→ **ENTRIES SHOWN**:

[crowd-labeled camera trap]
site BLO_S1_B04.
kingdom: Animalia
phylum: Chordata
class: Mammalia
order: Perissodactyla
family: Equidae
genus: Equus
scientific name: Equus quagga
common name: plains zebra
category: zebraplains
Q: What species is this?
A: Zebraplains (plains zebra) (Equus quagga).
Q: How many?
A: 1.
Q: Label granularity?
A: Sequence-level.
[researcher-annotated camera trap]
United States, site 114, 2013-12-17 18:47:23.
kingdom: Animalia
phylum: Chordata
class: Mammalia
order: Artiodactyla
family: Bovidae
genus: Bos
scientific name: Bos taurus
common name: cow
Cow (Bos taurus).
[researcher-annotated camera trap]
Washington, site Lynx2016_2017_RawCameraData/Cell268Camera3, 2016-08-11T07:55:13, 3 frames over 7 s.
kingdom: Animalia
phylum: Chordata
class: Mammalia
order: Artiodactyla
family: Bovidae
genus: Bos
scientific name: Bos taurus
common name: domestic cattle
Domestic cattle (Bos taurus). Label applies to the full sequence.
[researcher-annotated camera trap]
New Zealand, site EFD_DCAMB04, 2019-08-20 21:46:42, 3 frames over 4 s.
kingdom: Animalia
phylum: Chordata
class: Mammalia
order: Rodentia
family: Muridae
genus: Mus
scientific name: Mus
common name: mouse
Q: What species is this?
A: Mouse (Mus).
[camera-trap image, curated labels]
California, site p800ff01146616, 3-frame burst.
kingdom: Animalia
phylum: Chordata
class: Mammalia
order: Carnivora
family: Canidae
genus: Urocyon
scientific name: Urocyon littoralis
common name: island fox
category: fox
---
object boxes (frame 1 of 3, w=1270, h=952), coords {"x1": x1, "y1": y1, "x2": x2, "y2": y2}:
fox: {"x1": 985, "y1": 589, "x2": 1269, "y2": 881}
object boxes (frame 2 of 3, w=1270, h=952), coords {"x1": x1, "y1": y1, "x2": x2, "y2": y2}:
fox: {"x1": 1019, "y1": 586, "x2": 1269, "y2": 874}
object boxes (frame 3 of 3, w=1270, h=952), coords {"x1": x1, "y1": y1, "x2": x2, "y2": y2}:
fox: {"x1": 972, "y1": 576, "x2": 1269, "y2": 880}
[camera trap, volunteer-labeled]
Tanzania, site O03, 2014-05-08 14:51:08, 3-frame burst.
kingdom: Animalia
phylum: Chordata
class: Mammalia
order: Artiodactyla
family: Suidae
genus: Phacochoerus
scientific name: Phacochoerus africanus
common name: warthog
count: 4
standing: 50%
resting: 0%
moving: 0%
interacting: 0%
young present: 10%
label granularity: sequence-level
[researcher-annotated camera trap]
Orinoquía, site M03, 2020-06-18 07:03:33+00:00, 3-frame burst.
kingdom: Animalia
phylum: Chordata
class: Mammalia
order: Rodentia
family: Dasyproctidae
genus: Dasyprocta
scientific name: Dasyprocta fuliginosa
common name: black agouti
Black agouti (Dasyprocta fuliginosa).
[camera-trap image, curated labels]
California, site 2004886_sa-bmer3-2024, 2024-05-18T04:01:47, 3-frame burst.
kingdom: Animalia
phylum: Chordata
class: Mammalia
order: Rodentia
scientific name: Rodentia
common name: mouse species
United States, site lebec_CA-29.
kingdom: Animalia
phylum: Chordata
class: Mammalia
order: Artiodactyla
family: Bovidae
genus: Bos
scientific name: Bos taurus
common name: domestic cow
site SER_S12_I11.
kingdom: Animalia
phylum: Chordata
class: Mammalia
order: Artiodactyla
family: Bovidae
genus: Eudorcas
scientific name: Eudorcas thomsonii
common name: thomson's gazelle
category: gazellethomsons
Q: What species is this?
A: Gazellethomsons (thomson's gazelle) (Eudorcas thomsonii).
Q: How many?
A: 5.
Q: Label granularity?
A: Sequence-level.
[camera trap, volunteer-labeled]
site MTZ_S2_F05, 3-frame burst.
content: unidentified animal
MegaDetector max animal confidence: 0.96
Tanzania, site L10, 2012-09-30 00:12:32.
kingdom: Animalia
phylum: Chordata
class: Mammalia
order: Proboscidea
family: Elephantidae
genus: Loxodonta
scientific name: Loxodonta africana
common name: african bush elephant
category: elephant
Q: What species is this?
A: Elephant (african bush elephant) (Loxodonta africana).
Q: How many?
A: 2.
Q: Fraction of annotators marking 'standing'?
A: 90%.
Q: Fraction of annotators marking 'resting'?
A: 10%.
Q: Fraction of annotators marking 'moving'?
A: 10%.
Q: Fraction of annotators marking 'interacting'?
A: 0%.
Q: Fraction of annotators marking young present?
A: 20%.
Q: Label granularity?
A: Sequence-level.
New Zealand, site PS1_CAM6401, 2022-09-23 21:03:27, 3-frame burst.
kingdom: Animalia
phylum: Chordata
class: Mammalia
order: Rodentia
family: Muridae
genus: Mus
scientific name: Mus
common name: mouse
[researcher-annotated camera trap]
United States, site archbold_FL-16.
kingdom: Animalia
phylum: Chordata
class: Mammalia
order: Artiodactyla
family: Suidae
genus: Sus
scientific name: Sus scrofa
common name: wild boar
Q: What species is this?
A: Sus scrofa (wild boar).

→ **DIRECTIONS FOR THIS TASK**: Return every line in the records that includes the string "Fraction".

→ **ANSWER SPACE**:
Q: Fraction of annotators marking 'standing'?
Q: Fraction of annotators marking 'resting'?
Q: Fraction of annotators marking 'moving'?
Q: Fraction of annotators marking 'interacting'?
Q: Fraction of annotators marking young present?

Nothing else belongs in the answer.